John was born in Carlisle, to Margaret (nee Shadwick) and Emmanuel, known as “Manny”. A couple of years later the family moved to Sunderland, where Manny worked as a buyer for a building firm. John attended Southmoor technical school, Sunderland, where he developed his interest in art, as well as useful skills in metalwork and woodwork. At 16 he left school and went to Sunderland Art School, then in 1964 to Bath Academy of Art, Corsham, which is where I first met him.
After graduating in 1967, John initially focused on still life and landscape painting, supported by occasional teaching and work in forestry. He married Jan Allen in 1968 and, following the birth of their two sons, Piers and Tom, the family moved in 1971 to mid-Wales, where John turned to photography using a range of camera formats. John and Jan separated in the mid-70s.
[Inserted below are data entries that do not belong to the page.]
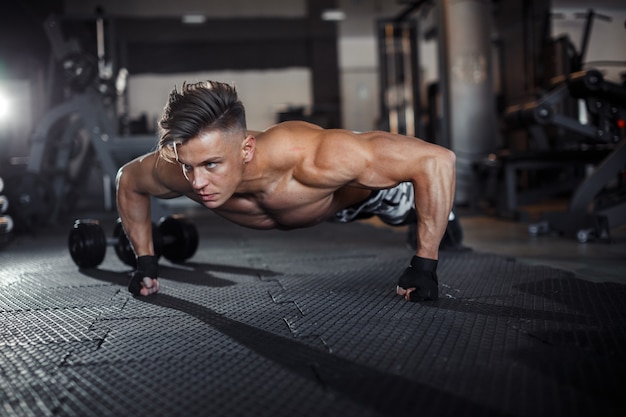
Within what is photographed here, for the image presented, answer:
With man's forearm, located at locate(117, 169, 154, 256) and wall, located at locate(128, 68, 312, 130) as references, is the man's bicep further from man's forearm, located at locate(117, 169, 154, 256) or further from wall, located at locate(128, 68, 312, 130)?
wall, located at locate(128, 68, 312, 130)

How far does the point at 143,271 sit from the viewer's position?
2.15 meters

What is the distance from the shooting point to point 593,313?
5.43 ft

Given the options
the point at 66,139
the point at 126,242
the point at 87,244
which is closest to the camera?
the point at 126,242

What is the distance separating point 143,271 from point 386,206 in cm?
96

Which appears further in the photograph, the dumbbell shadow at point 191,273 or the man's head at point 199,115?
the dumbbell shadow at point 191,273

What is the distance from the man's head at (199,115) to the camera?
5.27 feet

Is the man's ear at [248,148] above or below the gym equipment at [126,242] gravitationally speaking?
above

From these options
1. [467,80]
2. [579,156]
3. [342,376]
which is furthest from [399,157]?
[467,80]

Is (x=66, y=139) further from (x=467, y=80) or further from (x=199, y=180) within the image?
(x=199, y=180)

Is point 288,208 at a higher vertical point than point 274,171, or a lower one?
lower

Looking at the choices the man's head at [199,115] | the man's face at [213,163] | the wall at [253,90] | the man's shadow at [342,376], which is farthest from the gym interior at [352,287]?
the wall at [253,90]

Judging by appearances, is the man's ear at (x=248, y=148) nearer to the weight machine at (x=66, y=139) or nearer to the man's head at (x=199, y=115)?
the man's head at (x=199, y=115)

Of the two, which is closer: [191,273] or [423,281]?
[423,281]

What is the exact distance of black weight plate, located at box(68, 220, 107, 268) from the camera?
2730 mm
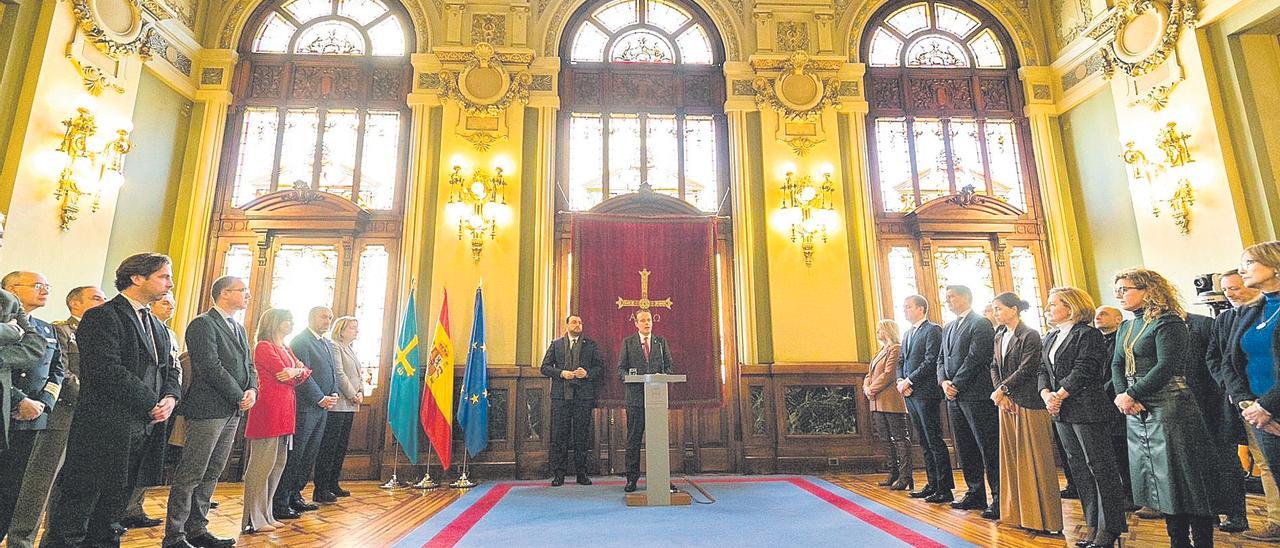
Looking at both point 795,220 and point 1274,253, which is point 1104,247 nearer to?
point 795,220

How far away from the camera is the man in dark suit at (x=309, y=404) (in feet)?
12.0

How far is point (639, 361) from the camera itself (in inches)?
186

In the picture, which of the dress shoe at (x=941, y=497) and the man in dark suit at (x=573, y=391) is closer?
the dress shoe at (x=941, y=497)

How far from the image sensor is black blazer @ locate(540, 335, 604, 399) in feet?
16.8

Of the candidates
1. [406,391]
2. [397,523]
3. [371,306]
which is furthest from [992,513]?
[371,306]

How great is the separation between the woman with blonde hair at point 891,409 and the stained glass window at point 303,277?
4933 mm

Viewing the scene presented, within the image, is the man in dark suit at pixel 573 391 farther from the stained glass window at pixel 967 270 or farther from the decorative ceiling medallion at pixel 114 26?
the decorative ceiling medallion at pixel 114 26

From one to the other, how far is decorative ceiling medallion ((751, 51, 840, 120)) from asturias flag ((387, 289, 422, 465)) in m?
4.15

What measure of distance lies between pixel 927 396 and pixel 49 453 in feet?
15.3

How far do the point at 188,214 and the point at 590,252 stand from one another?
13.1ft

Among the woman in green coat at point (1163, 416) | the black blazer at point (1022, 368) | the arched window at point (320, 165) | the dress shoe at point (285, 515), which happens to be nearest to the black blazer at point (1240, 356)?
the woman in green coat at point (1163, 416)

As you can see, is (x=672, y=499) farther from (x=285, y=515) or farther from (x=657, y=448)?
(x=285, y=515)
Dissatisfied with the limitations of the second-hand 5x4 MPP camera, in 1983 he decided to design and make his own camera, based on the classic cameras made by Gandolfi and Deardorff. Working in a disused blacksmith’s workshop attached to his home in Llanidloes, he built his prototype, initially using an old mahogany table-top from a skip for its body. Subsequently, John ran large-format camera workshops that proved so popular that he teamed up with a fellow photographer, Pete Davis, to run them on a regular basis; they also resulted in orders for around 150 handmade cameras.
In 1985 John’s work featured in a survey of British photography, Image and Exploration: Some Directions in British Photography, 1980-85, at the Photographers’ Gallery in London. A complete portfolio titled The Old Metal Mines of Mid-Wales was purchased by the National Library of Wales in 1995, and in that year John exhibited another landscape portfolio, Whispers, at the Recontres Photographiques en Bretagne, at Galerie Le Lieu in Lorient, on the southern coast of Brittany. In 1996 John held a retrospective of his work at Studio 13, Llanidloes, and began funded work on a series of photographs about the Highland Clearances, under the title The Year of the Burnings.
John married his second wife, Michelle Audurea, in 1991, and six years later they moved to an old farmhouse in the Vendée, western France, which John refurbished. Although he continued to take photographs and exhibit his work, he no longer made cameras. He returned to an earlier passion for Celtic music and began playing the bagpipes he had bought in an antiques shop in Bath in 1966.
He is survived by Michelle, his sons, Piers and Tom, two grandchildren, and his elder brother, George, and two sisters, June (his twin) and Kathleen.